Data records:
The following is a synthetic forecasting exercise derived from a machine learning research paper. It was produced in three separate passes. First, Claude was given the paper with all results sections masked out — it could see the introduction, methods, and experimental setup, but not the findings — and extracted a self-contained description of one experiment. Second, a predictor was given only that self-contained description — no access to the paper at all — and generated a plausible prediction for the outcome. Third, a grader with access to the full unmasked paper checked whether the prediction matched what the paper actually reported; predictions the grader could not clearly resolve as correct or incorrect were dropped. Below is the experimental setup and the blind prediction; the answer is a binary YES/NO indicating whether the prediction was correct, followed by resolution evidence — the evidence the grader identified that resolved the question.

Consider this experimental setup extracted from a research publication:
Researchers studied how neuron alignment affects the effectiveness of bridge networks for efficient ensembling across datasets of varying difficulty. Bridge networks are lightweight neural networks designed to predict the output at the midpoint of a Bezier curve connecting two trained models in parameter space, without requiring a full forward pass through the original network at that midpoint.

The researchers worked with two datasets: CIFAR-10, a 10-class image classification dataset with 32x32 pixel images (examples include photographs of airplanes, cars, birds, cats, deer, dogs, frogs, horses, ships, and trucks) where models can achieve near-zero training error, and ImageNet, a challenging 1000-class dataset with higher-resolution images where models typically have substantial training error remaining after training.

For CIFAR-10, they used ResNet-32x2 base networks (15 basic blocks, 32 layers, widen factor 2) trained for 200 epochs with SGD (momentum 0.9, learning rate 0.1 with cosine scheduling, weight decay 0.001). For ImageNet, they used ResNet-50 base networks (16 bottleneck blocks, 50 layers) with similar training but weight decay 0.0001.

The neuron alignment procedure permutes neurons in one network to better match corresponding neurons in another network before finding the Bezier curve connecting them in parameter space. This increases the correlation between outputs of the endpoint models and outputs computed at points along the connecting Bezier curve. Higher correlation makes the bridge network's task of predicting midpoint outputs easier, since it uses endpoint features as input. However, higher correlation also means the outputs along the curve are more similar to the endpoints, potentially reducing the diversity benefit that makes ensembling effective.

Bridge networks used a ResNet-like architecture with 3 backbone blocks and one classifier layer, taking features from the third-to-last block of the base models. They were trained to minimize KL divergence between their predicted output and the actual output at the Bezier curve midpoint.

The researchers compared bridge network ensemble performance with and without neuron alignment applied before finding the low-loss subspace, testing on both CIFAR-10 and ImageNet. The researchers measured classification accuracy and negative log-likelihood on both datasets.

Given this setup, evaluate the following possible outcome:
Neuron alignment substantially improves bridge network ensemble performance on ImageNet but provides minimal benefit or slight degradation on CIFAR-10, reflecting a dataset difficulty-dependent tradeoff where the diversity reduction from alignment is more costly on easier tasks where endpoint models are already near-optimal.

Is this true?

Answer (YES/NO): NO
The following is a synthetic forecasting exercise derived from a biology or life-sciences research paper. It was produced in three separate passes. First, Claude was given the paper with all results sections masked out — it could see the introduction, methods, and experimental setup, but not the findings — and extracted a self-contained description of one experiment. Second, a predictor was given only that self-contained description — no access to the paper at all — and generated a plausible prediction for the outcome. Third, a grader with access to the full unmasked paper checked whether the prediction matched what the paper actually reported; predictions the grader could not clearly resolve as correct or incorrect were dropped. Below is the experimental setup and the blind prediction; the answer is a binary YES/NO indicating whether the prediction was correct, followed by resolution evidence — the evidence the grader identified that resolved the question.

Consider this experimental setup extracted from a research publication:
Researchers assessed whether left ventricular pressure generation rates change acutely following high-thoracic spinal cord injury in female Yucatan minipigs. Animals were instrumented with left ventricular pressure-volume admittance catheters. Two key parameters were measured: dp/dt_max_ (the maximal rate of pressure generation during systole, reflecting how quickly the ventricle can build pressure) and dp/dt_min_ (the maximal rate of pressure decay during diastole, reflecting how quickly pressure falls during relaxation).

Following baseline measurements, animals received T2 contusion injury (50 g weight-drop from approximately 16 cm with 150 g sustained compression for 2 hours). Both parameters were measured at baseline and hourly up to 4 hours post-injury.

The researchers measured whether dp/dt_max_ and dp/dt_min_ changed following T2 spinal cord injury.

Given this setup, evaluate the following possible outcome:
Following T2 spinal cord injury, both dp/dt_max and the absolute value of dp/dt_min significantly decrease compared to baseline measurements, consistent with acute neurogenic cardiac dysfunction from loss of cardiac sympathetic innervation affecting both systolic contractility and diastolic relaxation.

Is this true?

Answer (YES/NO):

* [ASSIGNED TASK]: Give every entry back unchanged. Leave none out.

* [RESULT FOR THIS EXERCISE]:
The following is a synthetic forecasting exercise derived from a machine learning research paper. It was produced in three separate passes. First, Claude was given the paper with all results sections masked out — it could see the introduction, methods, and experimental setup, but not the findings — and extracted a self-contained description of one experiment. Second, a predictor was given only that self-contained description — no access to the paper at all — and generated a plausible prediction for the outcome. Third, a grader with access to the full unmasked paper checked whether the prediction matched what the paper actually reported; predictions the grader could not clearly resolve as correct or incorrect were dropped. Below is the experimental setup and the blind prediction; the answer is a binary YES/NO indicating whether the prediction was correct, followed by resolution evidence — the evidence the grader identified that resolved the question.

Consider this experimental setup extracted from a research publication:
Researchers studied how neuron alignment affects the effectiveness of bridge networks for efficient ensembling across datasets of varying difficulty. Bridge networks are lightweight neural networks designed to predict the output at the midpoint of a Bezier curve connecting two trained models in parameter space, without requiring a full forward pass through the original network at that midpoint.

The researchers worked with two datasets: CIFAR-10, a 10-class image classification dataset with 32x32 pixel images (examples include photographs of airplanes, cars, birds, cats, deer, dogs, frogs, horses, ships, and trucks) where models can achieve near-zero training error, and ImageNet, a challenging 1000-class dataset with higher-resolution images where models typically have substantial training error remaining after training.

For CIFAR-10, they used ResNet-32x2 base networks (15 basic blocks, 32 layers, widen factor 2) trained for 200 epochs with SGD (momentum 0.9, learning rate 0.1 with cosine scheduling, weight decay 0.001). For ImageNet, they used ResNet-50 base networks (16 bottleneck blocks, 50 layers) with similar training but weight decay 0.0001.

The neuron alignment procedure permutes neurons in one network to better match corresponding neurons in another network before finding the Bezier curve connecting them in parameter space. This increases the correlation between outputs of the endpoint models and outputs computed at points along the connecting Bezier curve. Higher correlation makes the bridge network's task of predicting midpoint outputs easier, since it uses endpoint features as input. However, higher correlation also means the outputs along the curve are more similar to the endpoints, potentially reducing the diversity benefit that makes ensembling effective.

Bridge networks used a ResNet-like architecture with 3 backbone blocks and one classifier layer, taking features from the third-to-last block of the base models. They were trained to minimize KL divergence between their predicted output and the actual output at the Bezier curve midpoint.

The researchers compared bridge network ensemble performance with and without neuron alignment applied before finding the low-loss subspace, testing on both CIFAR-10 and ImageNet. The researchers measured classification accuracy and negative log-likelihood on both datasets.

Given this setup, evaluate the following possible outcome:
Neuron alignment substantially improves bridge network ensemble performance on ImageNet but provides minimal benefit or slight degradation on CIFAR-10, reflecting a dataset difficulty-dependent tradeoff where the diversity reduction from alignment is more costly on easier tasks where endpoint models are already near-optimal.

Is this true?

Answer (YES/NO): NO
The following is a synthetic forecasting exercise derived from a biology or life-sciences research paper. It was produced in three separate passes. First, Claude was given the paper with all results sections masked out — it could see the introduction, methods, and experimental setup, but not the findings — and extracted a self-contained description of one experiment. Second, a predictor was given only that self-contained description — no access to the paper at all — and generated a plausible prediction for the outcome. Third, a grader with access to the full unmasked paper checked whether the prediction matched what the paper actually reported; predictions the grader could not clearly resolve as correct or incorrect were dropped. Below is the experimental setup and the blind prediction; the answer is a binary YES/NO indicating whether the prediction was correct, followed by resolution evidence — the evidence the grader identified that resolved the question.

Consider this experimental setup extracted from a research publication:
Researchers assessed whether left ventricular pressure generation rates change acutely following high-thoracic spinal cord injury in female Yucatan minipigs. Animals were instrumented with left ventricular pressure-volume admittance catheters. Two key parameters were measured: dp/dt_max_ (the maximal rate of pressure generation during systole, reflecting how quickly the ventricle can build pressure) and dp/dt_min_ (the maximal rate of pressure decay during diastole, reflecting how quickly pressure falls during relaxation).

Following baseline measurements, animals received T2 contusion injury (50 g weight-drop from approximately 16 cm with 150 g sustained compression for 2 hours). Both parameters were measured at baseline and hourly up to 4 hours post-injury.

The researchers measured whether dp/dt_max_ and dp/dt_min_ changed following T2 spinal cord injury.

Given this setup, evaluate the following possible outcome:
Following T2 spinal cord injury, both dp/dt_max and the absolute value of dp/dt_min significantly decrease compared to baseline measurements, consistent with acute neurogenic cardiac dysfunction from loss of cardiac sympathetic innervation affecting both systolic contractility and diastolic relaxation.

Is this true?

Answer (YES/NO):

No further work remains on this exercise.